Search code examples
unicodelatexibm-doors

How to search for any unicode symbol in a character string?


I've got an existing DOORS module which happens to have some rich text entries; these entries have some symbols in them such as 'curly' quotes. I'm trying to upgrade a DXL macro which exports a LaTeX source file, and the problem is that these high-number symbols are not considered "standard UTF-8" by TexMaker's import function (and in any case probably won't be processed by Xelatex or other converters) . I can't simply use the UnicodeString functions in DXL because those break the rest of the rich text, and apparently the character identifier charOf(decimal_number_code) only works over the basic set of characters, i.e. less than some numeric code value. For example, charOf(8217) should create a right-curly single quote, but when I tried code along the lines of

if (charOf(8217) == one_char)

I never get a match. I did copy the curly quote from the DOORS module and verified via an online unicode analyzer that it was definitely Unicode decimal value 8217 .
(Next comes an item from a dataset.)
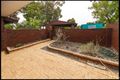 Property photo of 3/3 Marsh Road Mount Richon WA 6112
So, what am I missing here? I just want to be able to detect any symbol character, identify it correctly, and then replace it with ,e.g., \textquoteright in the output stream.

My overall setup works for lower-count chars, since this works: ( c is a single character pulled from a string)

    thedeg = charOf(176)
 if( thedeg == c )
        {
           temp += "$\\degree$"
       }

Solution

  • Got some help from DXL coding experts over at IBM forums.

    Quoting the important stuff (there's some useful code snippets there as well):

    Hey, you are right it seems intOf(char) and charOf(int) both do some modulo 256 and therefore cut anything above that off. Try:

    int i=8217;
     char c = addr_(i);
     print c;
    

    Which then allows comparison of c with any input char.